_DOCUMENT SECTION_.
--------------------------------------------------
Fight Club’s Facebook Fans Are a Bit Like Tyler Durden: Sophisticated, Thrill-Seeking Non-Conformists
Consumer ShareDo the movies people list on their Facebook profiles say something about who they are? Common sense says they do, but it’s not clear what they say exactly or how reliable the message is. Over the past several months, MyType users have provided us with a wealth of data to explore this question. Nearly 100,000 people who completed a core psychology quiz also shared the movies portion of their Facebook profiles. In a series of blog posts, we’ll dig into this data to see what it can tell us.
This initial post profiles the fan bases of four popular movies: The Lord of the Rings, Sex and the City, The Notebook and Fight Club. Each movie’s fan profile highlights how its fans differ from everyone else. Sex and the City fans, for instance, are 1.4 times more likely to be moody, and 1.7 times more likely to value power. Yeah, they’re complicated.. just like the four women the movie revolves around. Fight Club fans, as you will see, are also more likely to have traits embodied by the movie’s characters.
Please keep in mind that these fan profiles are statistics, not stereotypes. A more accurate, less fun headline would be “Fight Club’s Facebook Fans Are More Likely To Be Sophisticated, Thrill-Seeking Non-Conformists”. There are plenty of unsophisticated, conventional Fight Club fans out there. We can’t all be like Tyler Durden.
Lord of the Rings
Considering that the The Lord of the Rings movies are some of the most popular of all time, you might expect fans of the trilogy to be pretty normal, or statistically average. While this is mostly true, the fan profile highlights a few key differences — some predictable, others more revealing. Predictably, LOTR fans are more likely than others to be imaginative and to value tradition. An immersive fantasy world requires some imagination to appreciate, and the story’s themes are about as traditional as they come.
--------------------------------------------------
_GIVEN ENTRIES_.
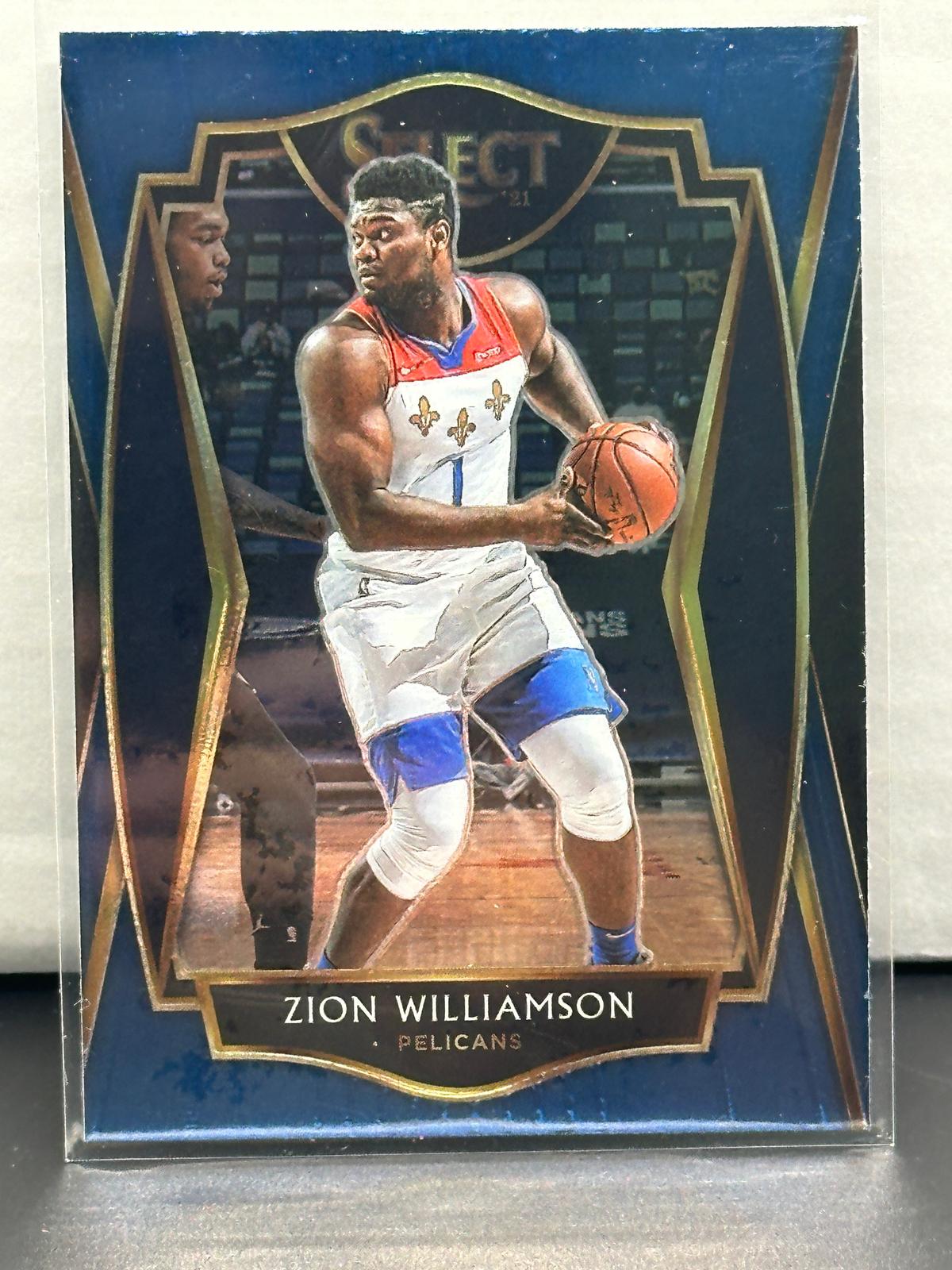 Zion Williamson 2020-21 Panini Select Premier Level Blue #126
--------------------------------------------------
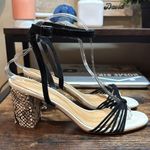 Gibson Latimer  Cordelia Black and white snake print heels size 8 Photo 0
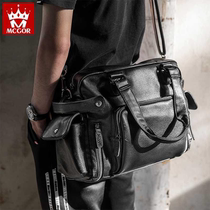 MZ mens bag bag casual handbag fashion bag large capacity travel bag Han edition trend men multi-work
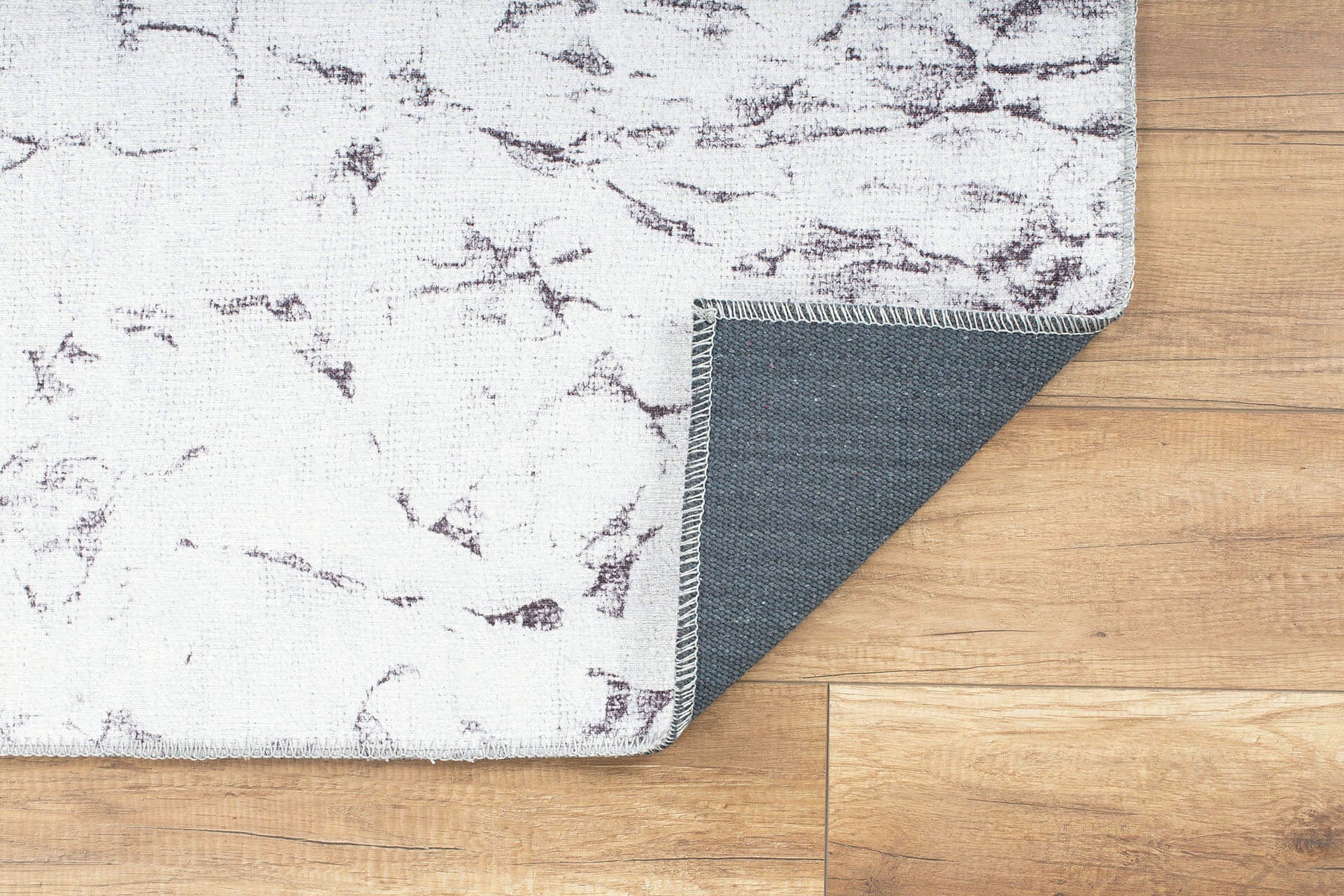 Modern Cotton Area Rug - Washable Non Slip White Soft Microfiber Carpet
--------------------------------------------------
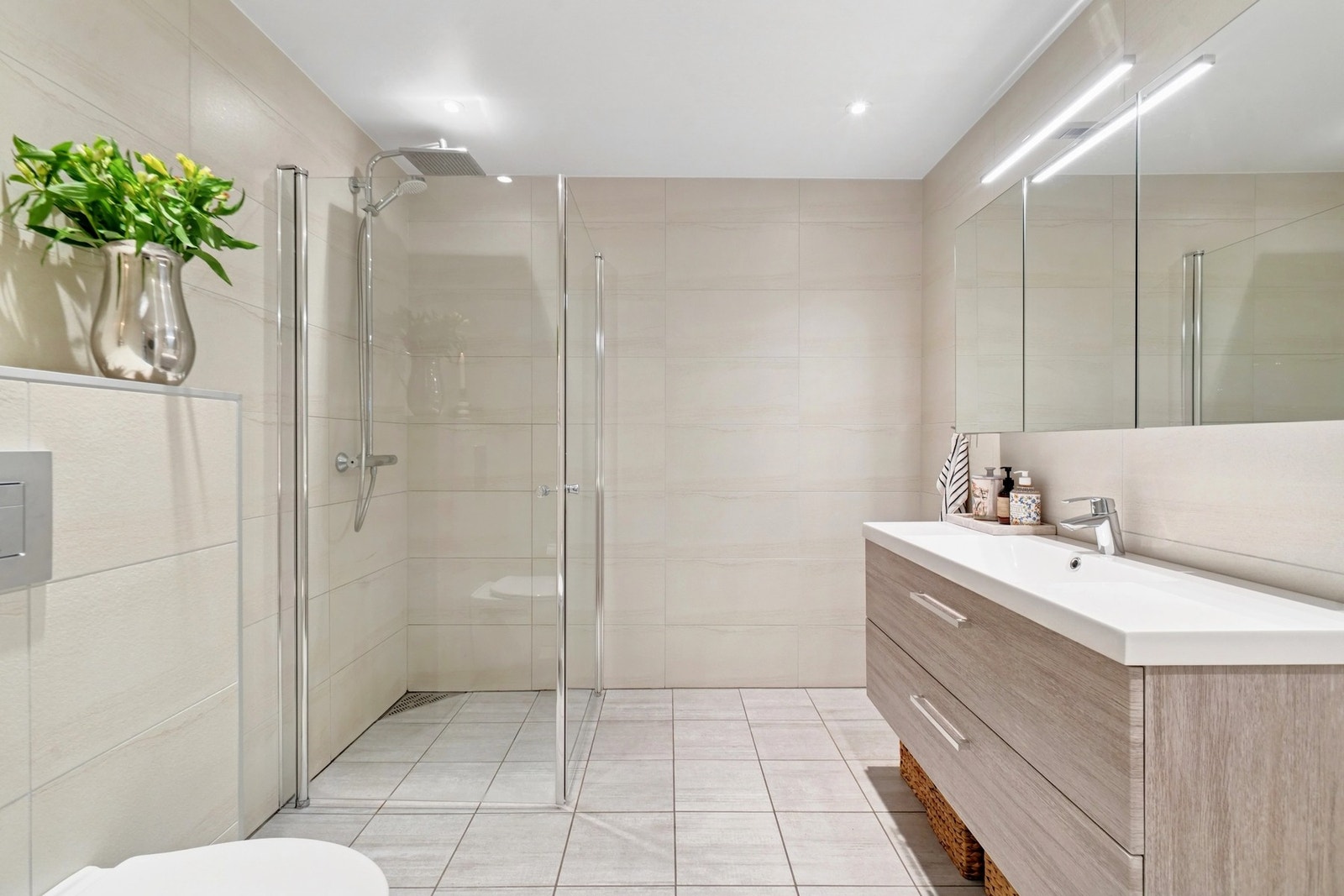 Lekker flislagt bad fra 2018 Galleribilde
--------------------------------------------------
_TO DO_.
1. In the text on Facebook movie fans above:
(a) About how many people completed the core psychology quiz and also shared their movies?
(b) How many times more likely are Sex and the City fans to value power?
(c) What two things are Lord of the Rings fans more likely than others to do?
2. Can you return the part of the text on Facebook movie fans starting with "This initial post" and going on through "the movie’s characters.", word for word?

_NUMBERED RESPONSES_.
1.
(a) Nearly 100,000.
(b) 1.7 times.
(c) Be imaginative and value tradition.

2.
This initial post profiles the fan bases of four popular movies: The Lord of the Rings, Sex and the City, The Notebook and Fight Club. Each movie’s fan profile highlights how its fans differ from everyone else. Sex and the City fans, for instance, are 1.4 times more likely to be moody, and 1.7 times more likely to value power. Yeah, they’re complicated.. just like the four women the movie revolves around. Fight Club fans, as you will see, are also more likely to have traits embodied by the movie’s characters.